• PROVIDED TEXT
Tuesday, March 11, 2003

THE EXIGENCIES OF EMPIRE

There are many who feel today that the actuations of the Bush administration over Iraq represent a sharp break from US foreign policy and practice. Indeed, this feeling is partly justified by the brazenness that has accompanied the Bush government’s conduct as it prepares to seize the oil fields of Iraq and reshape the Middle East according to its interests. This sentiment, however, not only absolves the unmitigated slaughter of Iraqis perpetrated by preceding US administrations. It also fails to recognize continuities that mark the history of America’s aspirations for Empire.

We saw the millions marching in the streets in all the places where protest matters; but so did Washington. As America’s ugly oil war becomes more politically untenable by the day, we can be sure that the imperial fundamentalists in Washington are already scanning their options in order to regain the initiative they lost to the global no-war protests. The absence of evidence does not mean the evidence of absence, says Rumsfeld. For an America perennially weighed down by the necessities of justifying aggression, the triggers of war are everywhere, to be pulled expediently whether they are real or not. It can take the form of the Al-Samoud missiles or the shooting down of unmanned US aerial spy vessels flying over Iraqi territory. It can take the form of more terrible things, concocted by sick minds at the Pentagon, or simpler things such as the breach of a seemingly innocuous deadline. Anything will do.

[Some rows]
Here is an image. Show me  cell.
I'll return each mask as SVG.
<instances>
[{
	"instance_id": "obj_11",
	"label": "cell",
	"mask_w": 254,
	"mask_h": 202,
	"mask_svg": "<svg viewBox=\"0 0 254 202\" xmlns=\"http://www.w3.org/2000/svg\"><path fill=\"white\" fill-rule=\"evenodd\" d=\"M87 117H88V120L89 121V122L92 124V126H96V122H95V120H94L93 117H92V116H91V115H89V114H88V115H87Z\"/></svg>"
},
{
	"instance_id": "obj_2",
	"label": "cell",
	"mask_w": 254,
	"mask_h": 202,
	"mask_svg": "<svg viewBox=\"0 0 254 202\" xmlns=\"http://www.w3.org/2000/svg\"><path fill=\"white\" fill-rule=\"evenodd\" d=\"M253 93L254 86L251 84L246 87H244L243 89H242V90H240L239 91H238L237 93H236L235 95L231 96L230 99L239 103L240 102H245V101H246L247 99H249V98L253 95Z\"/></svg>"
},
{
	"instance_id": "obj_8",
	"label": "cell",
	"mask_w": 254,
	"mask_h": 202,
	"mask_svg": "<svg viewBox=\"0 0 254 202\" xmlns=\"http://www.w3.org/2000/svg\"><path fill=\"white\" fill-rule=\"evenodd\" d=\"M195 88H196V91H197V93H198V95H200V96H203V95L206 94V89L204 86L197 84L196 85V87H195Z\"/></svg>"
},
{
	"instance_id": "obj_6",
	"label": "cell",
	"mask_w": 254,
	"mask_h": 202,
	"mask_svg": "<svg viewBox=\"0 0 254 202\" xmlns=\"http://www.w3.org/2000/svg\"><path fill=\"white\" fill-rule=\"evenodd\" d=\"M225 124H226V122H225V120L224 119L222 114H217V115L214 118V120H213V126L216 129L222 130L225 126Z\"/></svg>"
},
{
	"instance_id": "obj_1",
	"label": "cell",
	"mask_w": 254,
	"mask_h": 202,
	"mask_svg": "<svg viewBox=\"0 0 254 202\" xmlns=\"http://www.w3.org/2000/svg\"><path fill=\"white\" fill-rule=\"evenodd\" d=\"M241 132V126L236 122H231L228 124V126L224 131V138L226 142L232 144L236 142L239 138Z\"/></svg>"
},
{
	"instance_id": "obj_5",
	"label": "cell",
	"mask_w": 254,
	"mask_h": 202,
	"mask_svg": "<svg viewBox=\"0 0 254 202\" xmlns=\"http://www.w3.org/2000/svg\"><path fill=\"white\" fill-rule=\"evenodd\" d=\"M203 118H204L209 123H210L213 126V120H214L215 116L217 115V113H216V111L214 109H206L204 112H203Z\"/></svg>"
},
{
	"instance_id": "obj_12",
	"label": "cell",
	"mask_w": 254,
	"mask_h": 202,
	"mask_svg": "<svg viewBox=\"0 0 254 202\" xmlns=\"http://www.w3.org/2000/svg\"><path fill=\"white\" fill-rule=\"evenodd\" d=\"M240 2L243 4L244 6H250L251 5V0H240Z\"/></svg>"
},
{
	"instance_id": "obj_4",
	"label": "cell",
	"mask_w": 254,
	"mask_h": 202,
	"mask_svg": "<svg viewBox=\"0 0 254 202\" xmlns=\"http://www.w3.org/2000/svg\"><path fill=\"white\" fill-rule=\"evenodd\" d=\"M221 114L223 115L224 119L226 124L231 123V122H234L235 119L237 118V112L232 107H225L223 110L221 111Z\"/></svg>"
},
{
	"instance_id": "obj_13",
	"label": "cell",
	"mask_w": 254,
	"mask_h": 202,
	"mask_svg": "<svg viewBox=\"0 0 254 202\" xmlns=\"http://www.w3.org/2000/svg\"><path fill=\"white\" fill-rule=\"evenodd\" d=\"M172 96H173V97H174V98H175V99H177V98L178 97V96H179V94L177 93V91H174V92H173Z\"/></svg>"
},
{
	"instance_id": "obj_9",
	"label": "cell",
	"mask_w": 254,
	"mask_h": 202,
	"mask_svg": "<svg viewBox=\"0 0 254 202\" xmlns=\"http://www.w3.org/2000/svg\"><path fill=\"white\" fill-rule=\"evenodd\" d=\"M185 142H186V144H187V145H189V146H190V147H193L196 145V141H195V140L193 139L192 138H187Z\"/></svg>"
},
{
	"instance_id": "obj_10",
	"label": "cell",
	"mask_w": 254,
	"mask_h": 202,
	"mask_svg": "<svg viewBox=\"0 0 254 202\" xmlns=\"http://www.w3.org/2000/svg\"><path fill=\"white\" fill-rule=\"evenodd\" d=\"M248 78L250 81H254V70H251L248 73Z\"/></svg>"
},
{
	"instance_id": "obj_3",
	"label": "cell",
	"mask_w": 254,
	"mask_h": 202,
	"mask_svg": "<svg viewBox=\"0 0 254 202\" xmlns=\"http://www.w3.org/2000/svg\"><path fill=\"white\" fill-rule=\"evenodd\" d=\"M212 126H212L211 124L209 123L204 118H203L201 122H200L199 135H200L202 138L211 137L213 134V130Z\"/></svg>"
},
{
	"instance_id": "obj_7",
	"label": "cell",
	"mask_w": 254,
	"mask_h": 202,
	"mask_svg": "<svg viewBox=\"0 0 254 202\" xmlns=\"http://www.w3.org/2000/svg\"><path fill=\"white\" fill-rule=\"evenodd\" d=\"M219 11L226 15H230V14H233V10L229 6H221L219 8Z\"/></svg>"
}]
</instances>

• WORK TO COMPLETE
1 – In the essay on Iraq, what does Rumsfeld say about evidence?
2 – Retype the part of the essay on Iraq that opens with the words containing "Tuesday, March 11, 2003" and closes with "aspirations for Empire.".

• WORKED SOLUTIONS
1 – The absence of evidence does not mean the evidence of absence.

2 –
Tuesday, March 11, 2003

THE EXIGENCIES OF EMPIRE

There are many who feel today that the actuations of the Bush administration over Iraq represent a sharp break from US foreign policy and practice. Indeed, this feeling is partly justified by the brazenness that has accompanied the Bush government’s conduct as it prepares to seize the oil fields of Iraq and reshape the Middle East according to its interests. This sentiment, however, not only absolves the unmitigated slaughter of Iraqis perpetrated by preceding US administrations. It also fails to recognize continuities that mark the history of America’s aspirations for Empire.